Four specified work packages, each comprising a number of tasks, were completed during the fixed two years of this fellowship (15/Oct/2011-16/Oct/2013). In details, we have constructed a self-switchable Ag nanoreactor and “on/off”-switchable nanobioreactor in the first package, in order to obtain perfect smart polymer network, the optimised 'stoichiometric ratio of donor/receptor monomers' has been achieved. In the second package, a number of modern methods and instruments including transmission electron microscopy (TEM), scanning transmission electron microscopy (STEM), energy dispersive X-ray analysis (EDX) mapping, scanning electron microscopy (SEM), and BET (Brunauer-Emmett-Teller), dynamic light scattering (DLS), inductively coupled plasma atomic emission spectroscopy (ICP-AES) etc were used to characterise the synthesized nanoreactors. Subsequently, activity evaluation of “on/off”-switchable nanoreactors was carried out in a batch format (Package 3). The self-switching behaviour was investigated by measuring the change of activity at different temperatures ranging from 20-50℃. Package 4 detailed the application of prepared self-switchable nanobioreactor as electrochemical glucose biosensors. As such, by a careful and completive study, major parameters and principles for the design and development of the “on/off”-switchable nanobioreactors have been clarified. Based on the great success, we have further developed methodologies and strategies within this project by exemplifying the efficiency of the process in a range of relevant processes.

In summary, during the fixed two years of this fellowship (15/Oct/2011-16/Oct/2013), we have successfully:1) developed a self-switchable Ag nanoreactor with high catalytic efficiency; 2) constructed an on/off-swtichable glucose nanobioreactor with positively responsive characteristics and faster response kinetics. Besides, this stimuli-responsive nanoreactor not only offers an advantage over the inverse thermo-responsive switches used in pure PNIPA-based nanoreactors, but also achieves a higher degree of permeability change and tunable catalytic activity, which allows better control of reactant access to the nanoreactor. Knowledge/technology generated in this project is now accessible to scientific community via our journal publications, books, conference presentation and seminar presentations. Four high-quality journal publications have been published/accepted: Advanced Functional Materials (2013, 23, 2162-2167 (Inside Front Cover) (IF 9.765) Chemical Communications, 2014, 50, 118-120 DOI: 10.1039/C3CC47361A (IF 6.378); Journal of Materials Chemistry, 2011, 21, 19124-19131(IF 6.101); Australian Journal of Chemistry, 2011, 64, 1541-1546 (IF 1.869) along with two book-chapters (Elsevier B.V. Molecularly Imprinted Sensors: Overview and Applications.
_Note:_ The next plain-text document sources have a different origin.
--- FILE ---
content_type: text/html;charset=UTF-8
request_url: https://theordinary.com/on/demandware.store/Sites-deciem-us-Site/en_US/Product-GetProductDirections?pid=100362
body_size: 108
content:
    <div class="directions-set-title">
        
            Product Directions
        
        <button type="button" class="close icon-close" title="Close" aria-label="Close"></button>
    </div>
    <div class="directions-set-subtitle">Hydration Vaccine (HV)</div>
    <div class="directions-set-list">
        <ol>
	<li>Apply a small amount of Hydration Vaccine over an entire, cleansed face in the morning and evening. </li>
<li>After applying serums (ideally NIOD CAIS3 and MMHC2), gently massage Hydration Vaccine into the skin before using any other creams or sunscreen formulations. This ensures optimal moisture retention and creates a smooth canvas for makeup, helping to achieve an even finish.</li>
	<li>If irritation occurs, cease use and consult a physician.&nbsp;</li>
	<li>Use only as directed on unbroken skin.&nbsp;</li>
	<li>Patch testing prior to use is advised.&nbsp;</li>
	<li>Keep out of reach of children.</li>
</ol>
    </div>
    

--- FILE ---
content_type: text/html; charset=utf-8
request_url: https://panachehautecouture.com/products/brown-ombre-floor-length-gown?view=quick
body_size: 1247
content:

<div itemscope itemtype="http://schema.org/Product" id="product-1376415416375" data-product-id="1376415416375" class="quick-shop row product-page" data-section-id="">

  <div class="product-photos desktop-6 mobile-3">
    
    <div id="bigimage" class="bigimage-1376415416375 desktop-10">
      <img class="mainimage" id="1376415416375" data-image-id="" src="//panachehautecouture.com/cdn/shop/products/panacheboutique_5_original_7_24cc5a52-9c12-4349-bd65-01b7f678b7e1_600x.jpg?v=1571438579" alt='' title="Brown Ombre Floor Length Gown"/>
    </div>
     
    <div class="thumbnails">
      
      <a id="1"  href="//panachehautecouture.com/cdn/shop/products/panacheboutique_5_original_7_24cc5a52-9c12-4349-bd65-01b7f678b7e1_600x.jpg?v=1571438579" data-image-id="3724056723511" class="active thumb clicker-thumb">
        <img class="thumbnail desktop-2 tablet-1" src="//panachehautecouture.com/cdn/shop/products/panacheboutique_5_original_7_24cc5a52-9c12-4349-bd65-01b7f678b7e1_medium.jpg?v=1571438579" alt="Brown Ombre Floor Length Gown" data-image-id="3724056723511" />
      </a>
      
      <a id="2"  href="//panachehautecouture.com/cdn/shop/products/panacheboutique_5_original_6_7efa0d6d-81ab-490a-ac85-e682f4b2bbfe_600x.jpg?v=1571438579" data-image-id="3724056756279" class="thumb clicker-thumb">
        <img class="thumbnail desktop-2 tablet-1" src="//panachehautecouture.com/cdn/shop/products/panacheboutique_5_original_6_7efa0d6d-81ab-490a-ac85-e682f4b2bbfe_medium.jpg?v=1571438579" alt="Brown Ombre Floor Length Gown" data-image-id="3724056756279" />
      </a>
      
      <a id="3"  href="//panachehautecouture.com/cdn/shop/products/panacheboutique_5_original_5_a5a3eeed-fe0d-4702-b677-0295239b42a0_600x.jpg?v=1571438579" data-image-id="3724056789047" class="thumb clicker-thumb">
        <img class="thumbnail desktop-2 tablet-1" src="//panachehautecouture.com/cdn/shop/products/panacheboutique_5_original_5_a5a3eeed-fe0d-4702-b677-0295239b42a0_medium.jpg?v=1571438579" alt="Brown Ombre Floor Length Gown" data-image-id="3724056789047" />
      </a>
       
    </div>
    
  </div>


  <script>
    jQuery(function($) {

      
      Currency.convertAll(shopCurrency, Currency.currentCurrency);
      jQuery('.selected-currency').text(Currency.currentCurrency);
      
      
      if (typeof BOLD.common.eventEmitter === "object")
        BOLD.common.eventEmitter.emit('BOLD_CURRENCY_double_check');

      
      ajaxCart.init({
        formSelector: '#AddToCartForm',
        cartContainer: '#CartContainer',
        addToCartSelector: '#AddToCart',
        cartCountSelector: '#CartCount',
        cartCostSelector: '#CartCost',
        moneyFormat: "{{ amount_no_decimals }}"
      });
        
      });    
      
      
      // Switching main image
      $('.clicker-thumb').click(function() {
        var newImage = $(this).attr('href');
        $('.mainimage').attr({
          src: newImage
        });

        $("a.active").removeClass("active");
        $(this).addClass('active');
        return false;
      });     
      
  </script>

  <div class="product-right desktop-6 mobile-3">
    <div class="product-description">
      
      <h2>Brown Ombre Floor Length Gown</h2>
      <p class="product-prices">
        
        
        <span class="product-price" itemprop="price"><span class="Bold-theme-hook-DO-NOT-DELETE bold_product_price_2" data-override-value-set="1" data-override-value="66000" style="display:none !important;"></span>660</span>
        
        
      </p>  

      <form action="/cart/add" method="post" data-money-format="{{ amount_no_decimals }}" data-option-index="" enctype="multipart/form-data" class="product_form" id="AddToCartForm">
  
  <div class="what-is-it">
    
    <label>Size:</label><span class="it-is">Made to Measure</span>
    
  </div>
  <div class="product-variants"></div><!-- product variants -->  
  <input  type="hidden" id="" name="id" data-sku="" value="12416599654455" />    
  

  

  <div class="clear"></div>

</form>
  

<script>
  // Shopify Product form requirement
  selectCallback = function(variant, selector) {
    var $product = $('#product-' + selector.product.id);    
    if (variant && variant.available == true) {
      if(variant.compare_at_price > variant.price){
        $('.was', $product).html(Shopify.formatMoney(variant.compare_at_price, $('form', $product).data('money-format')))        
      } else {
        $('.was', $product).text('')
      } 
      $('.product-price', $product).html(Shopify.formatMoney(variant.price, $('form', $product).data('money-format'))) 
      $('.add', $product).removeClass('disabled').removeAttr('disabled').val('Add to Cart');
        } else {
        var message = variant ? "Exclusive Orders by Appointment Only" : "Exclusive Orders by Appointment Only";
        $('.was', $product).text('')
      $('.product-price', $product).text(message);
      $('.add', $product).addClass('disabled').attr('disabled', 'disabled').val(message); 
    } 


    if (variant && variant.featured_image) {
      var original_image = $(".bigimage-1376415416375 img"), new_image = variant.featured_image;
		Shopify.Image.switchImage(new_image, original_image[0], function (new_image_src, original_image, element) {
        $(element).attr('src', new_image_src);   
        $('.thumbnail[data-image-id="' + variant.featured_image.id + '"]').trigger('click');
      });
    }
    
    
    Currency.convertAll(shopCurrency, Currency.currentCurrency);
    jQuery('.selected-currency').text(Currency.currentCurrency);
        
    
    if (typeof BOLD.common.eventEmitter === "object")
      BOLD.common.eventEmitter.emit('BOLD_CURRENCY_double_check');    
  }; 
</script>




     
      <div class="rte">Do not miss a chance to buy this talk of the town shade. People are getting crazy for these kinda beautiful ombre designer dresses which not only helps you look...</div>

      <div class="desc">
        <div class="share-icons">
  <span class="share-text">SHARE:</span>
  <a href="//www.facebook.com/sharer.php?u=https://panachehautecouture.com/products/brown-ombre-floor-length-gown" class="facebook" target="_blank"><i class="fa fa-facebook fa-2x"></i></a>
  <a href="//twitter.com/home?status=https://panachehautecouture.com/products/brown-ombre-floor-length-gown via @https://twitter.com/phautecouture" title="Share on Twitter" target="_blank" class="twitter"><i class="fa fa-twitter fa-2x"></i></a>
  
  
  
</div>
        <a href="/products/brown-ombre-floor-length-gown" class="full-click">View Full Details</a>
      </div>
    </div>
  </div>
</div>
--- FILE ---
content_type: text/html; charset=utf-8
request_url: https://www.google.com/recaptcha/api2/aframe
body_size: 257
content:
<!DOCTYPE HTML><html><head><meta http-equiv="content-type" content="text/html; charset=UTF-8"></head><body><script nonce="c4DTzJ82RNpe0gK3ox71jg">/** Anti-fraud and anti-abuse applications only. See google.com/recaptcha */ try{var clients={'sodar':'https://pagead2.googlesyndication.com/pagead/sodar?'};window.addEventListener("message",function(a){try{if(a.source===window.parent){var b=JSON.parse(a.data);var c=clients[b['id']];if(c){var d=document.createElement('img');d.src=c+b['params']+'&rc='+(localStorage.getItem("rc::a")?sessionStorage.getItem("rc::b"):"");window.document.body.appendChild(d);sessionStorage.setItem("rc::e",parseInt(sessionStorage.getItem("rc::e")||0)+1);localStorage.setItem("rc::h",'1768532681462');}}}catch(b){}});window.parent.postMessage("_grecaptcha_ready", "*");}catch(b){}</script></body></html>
ISBN: 978-0-444-56331-6, 2011, Chapter-3, 57-72 and Bentham Science Publishers, Frontiers in Biomaterials: The Design, Synthetic Strategies and Biocompatibility of Polymer Scaffolds for Biomedical Application. 2013, Chapter-9, 195-211). Dr S. Cao, the beneficiary, has also presented results of the project to various international conferences and invited lectures. It is worth pointing out that Dr Cao, as a cofounder, also set up the Chinese Advanced Materials Society (http://www.thecams.org) and international union of advanced materials (www.iuam.org) during the fixed two years of this fellowship (15/Oct/2011-15/Oct/2013)

The implementation of the project could further present important contributions to the development of advanced nanomaterials. European research in this field has been extremely successful and it has helped maintain Europe’s competitiveness in the world. Additionally, due to the unique functionalities of stimuli-responsive smart nanobioreactors, the resulting systems could greatly benefit the current investigation of nanobiotechnology in terms of cost-effectiveness, storage stability, ultra sensitivity and selectivity together with high potentials of industrial production. It coincides directly with the Europe’s social objectives.